🎉 All 30 days are live — the full DSA-30 course, from Big-O to System Design. See the roadmap →

Design a Distributed Key-Value Store hard

The prompt

Build a get(key) / put(key, value) store that scales to far more data than one machine holds, stays available when machines fail, and survives the network splitting. This is the “design Dynamo/Cassandra” question — it forces every distributed-systems concept from the scaling page into one design.

Requirements

  • Functional: get(key), put(key, value). That’s the whole API — simplicity is the point.
  • Non-functional: horizontally scalable (add nodes for more capacity), highly available (a node failure isn’t an outage), fault-tolerant (survives partitions), tunable consistency (let the caller choose strong-ish vs fast).

Estimation

Designed for the “doesn’t fit / outgrows one box” regime: terabytes-to-petabytes of data, hundreds of thousands of ops/sec, spread across a large cluster. The whole design assumes no single machine is special — there’s no primary.

Core idea 1 — partition with consistent hashing

To spread keys across nodes and rebalance gracefully when nodes join/leave, place nodes and keys on a hash ring. A key is owned by the first node clockwise. Adding or removing a node only moves the keys in that one arc (~1/N), not the whole dataset.

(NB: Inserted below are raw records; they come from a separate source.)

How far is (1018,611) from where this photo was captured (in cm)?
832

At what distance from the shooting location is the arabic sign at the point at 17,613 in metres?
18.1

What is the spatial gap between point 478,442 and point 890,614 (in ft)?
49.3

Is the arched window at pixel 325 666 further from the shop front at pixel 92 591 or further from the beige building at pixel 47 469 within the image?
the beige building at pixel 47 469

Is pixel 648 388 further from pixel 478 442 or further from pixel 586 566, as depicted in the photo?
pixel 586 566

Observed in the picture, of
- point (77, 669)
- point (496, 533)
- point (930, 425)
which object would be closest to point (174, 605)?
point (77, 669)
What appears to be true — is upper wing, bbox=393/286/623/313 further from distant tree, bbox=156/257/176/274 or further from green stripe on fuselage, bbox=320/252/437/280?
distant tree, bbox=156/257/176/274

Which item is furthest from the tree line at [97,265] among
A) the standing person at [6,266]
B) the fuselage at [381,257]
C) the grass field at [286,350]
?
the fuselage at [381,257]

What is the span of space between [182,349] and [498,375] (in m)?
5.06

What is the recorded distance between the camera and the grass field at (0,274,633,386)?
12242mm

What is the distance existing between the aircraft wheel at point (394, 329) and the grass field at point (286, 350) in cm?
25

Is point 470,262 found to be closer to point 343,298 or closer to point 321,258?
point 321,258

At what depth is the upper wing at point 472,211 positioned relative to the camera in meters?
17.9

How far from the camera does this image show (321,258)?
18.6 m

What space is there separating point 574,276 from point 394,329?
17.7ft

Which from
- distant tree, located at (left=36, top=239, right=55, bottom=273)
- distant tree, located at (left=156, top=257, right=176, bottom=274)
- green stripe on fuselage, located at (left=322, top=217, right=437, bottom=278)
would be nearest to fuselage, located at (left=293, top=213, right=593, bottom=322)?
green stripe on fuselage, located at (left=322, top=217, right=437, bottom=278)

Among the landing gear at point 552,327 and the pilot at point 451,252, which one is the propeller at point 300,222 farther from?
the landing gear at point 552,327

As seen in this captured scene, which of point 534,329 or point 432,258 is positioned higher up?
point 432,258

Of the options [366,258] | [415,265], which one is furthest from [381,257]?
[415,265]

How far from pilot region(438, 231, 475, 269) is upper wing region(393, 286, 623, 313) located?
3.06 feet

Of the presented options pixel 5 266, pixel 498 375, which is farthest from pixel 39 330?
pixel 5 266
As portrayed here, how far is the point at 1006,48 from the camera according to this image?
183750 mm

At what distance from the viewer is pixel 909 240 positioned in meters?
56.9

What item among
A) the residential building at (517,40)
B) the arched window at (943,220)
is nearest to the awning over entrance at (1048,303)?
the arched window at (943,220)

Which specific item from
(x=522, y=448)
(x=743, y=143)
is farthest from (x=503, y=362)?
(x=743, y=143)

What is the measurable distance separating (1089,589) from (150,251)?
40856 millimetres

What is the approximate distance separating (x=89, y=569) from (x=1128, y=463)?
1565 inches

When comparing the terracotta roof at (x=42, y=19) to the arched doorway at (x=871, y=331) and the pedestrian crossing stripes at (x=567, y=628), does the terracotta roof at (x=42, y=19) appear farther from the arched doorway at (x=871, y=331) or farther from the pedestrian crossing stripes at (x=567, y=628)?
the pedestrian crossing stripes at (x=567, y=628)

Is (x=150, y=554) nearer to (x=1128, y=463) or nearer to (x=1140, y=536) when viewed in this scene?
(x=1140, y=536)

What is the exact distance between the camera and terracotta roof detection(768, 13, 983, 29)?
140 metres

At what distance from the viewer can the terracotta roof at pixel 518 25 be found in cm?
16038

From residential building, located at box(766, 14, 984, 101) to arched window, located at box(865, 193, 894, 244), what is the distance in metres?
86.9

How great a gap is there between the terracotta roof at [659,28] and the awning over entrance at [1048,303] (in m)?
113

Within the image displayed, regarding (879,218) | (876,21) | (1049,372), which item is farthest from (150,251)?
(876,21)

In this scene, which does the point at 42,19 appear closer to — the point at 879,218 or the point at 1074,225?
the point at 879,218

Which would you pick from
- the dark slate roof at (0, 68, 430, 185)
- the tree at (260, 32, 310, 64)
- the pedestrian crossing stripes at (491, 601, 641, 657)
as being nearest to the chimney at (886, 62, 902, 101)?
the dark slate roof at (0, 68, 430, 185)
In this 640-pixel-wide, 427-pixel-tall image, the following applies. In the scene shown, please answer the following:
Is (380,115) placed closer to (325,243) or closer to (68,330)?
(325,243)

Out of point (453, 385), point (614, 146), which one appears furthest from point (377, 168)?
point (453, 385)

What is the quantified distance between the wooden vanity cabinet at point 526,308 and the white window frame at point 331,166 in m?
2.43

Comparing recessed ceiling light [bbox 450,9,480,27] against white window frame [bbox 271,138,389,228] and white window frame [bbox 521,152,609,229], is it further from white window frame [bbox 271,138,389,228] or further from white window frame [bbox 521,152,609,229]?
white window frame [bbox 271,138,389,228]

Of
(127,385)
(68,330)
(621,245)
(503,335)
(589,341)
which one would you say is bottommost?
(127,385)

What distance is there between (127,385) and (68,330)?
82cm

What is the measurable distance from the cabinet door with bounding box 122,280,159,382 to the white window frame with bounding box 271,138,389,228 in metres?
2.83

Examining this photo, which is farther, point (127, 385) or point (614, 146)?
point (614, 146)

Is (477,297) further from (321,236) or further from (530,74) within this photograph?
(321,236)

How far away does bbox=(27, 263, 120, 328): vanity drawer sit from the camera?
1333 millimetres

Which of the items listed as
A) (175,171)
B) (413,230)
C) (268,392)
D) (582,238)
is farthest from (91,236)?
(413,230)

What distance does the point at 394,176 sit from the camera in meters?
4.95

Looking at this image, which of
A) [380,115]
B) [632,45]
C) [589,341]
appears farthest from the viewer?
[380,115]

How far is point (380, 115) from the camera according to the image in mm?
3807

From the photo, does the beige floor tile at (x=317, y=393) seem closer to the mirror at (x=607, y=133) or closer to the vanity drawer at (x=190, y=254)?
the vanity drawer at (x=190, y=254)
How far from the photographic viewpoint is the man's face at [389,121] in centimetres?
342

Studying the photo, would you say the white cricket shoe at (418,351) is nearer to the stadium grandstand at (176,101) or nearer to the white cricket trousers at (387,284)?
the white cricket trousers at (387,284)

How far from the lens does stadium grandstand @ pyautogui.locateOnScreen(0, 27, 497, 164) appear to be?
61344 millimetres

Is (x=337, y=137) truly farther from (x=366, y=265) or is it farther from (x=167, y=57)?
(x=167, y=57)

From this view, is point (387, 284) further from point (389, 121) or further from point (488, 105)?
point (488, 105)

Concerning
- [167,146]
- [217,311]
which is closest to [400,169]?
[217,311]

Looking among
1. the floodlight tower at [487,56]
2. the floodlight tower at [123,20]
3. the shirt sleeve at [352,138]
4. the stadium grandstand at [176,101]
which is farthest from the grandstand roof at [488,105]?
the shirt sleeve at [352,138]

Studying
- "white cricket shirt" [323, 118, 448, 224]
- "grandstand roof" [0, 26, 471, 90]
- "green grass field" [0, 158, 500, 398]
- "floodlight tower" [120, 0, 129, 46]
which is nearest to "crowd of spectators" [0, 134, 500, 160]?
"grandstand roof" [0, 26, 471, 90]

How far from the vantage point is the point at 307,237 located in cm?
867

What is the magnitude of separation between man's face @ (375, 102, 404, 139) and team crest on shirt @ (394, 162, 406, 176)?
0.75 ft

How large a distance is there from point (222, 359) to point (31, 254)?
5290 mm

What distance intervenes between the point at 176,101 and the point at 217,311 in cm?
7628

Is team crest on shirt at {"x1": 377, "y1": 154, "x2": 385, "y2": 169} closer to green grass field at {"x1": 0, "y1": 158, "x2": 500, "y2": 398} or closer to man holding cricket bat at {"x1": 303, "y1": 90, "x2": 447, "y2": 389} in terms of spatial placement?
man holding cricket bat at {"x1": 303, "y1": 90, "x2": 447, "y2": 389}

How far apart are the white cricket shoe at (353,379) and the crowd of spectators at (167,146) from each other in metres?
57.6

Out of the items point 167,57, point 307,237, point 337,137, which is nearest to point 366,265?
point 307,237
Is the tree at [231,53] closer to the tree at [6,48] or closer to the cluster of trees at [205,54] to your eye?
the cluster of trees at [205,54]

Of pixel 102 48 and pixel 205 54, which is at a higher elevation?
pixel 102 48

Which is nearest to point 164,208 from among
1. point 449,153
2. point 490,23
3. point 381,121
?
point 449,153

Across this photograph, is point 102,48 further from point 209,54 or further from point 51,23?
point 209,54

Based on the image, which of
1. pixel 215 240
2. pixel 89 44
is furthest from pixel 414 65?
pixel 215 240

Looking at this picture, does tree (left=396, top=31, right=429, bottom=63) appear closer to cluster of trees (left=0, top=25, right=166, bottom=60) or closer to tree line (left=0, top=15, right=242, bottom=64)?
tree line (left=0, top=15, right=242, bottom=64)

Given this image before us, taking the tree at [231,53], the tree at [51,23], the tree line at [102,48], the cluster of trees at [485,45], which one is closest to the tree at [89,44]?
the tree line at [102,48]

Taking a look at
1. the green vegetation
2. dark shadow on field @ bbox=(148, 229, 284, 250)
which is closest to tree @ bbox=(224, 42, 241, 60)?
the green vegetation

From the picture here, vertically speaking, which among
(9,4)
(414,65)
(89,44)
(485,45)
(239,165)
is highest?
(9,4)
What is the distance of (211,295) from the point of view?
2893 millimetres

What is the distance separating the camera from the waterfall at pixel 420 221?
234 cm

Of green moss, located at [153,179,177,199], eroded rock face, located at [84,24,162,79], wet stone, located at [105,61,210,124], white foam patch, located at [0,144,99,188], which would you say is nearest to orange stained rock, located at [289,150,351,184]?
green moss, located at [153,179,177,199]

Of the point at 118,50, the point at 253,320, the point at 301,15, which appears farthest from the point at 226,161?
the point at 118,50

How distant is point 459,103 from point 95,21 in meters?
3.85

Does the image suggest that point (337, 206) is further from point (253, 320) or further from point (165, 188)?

Consistent hashing ring — keys owned by the next node clockwise, replicated to the following N-1
ownerreplicaNode 1key 'x'Node 2Node 3Node 4
key 'x' hashes to a ring position; its owner is the next node clockwise (Node 2), and copies live on the following N-1 nodes (Node 3, …) for replication. Add a node and only the keys in its arc move — the rest of the cluster is undisturbed.

Core idea 2 — replication

Each key is stored on N nodes (e.g. N=3): its owner plus the next N-1 nodes clockwise. This gives durability (lose a node, the data lives on two others) and availability (reads/writes can go to any replica).

Core idea 3 — quorum for tunable consistency

With N replicas, let the caller tune consistency via two knobs:

  • W = how many replicas must acknowledge a write before it’s “successful.”
  • R = how many replicas must respond to a read.

The quorum rule: if W + R > N, reads and writes overlap on at least one node, so a read is guaranteed to see the latest write — strong consistency. Tune the knobs to the workload:

  • W=N, R=1 → fast reads, slow/strict writes (read-heavy, must-be-fresh reads).
  • W=1, R=N → fast writes, slow reads.
  • W + R ≤ N → no overlap guarantee → faster, but eventually consistent (you might read stale data).

This single inequality is the thing to know for this question — it turns “consistency” from a yes/no into a dial the caller controls per operation.

High-level design

Coordinator routes to N replicas on the ring; quorum decides success
put(k,v)ClientCoordinatorany nodeReplica 1Replica 2Replica 3
Any node can act as coordinator: it hashes the key, finds the N replicas on the ring, and writes to all of them — returning success once W acknowledge. Reads gather from R replicas and return the newest version.

Deep dives

  • CAP choice: a Dynamo-style store is typically AP — it stays available during a partition and resolves conflicts later (eventual consistency). With high W+R you can lean toward CP. This is the CAP theorem made concrete: the W/R knobs are the C-vs-A dial.
  • Conflict resolution: when replicas disagree (concurrent writes during a partition), use vector clocks to detect causality, and resolve by “last-write-wins” or by handing both versions to the application to merge.
  • Failure detection & healing: nodes gossip health to each other; a temporarily-down replica’s writes are held by a healthy node (hinted handoff) and replayed when it returns; background anti-entropy (Merkle-tree comparison) repairs drifted replicas.
  • Virtual nodes: give each physical node many ring positions so load and the rebalancing burden spread evenly when nodes change.

Analysis

  • Scalability: linear — add nodes, the ring absorbs them, capacity and throughput grow.
  • Availability: survives node and (with AP tuning) partition failures.
  • Consistency: tunable per-operation via W and R.

Same skin

  • Cassandra, DynamoDB, Riak, Voldemort — all real instances of this exact design.
  • Distributed caches (a cache is a KV store with eviction) use the same consistent-hashing ring.
  • Consistent hashing and the CAP theorem from the scaling page are the load-bearing ideas here — this problem is where they come together.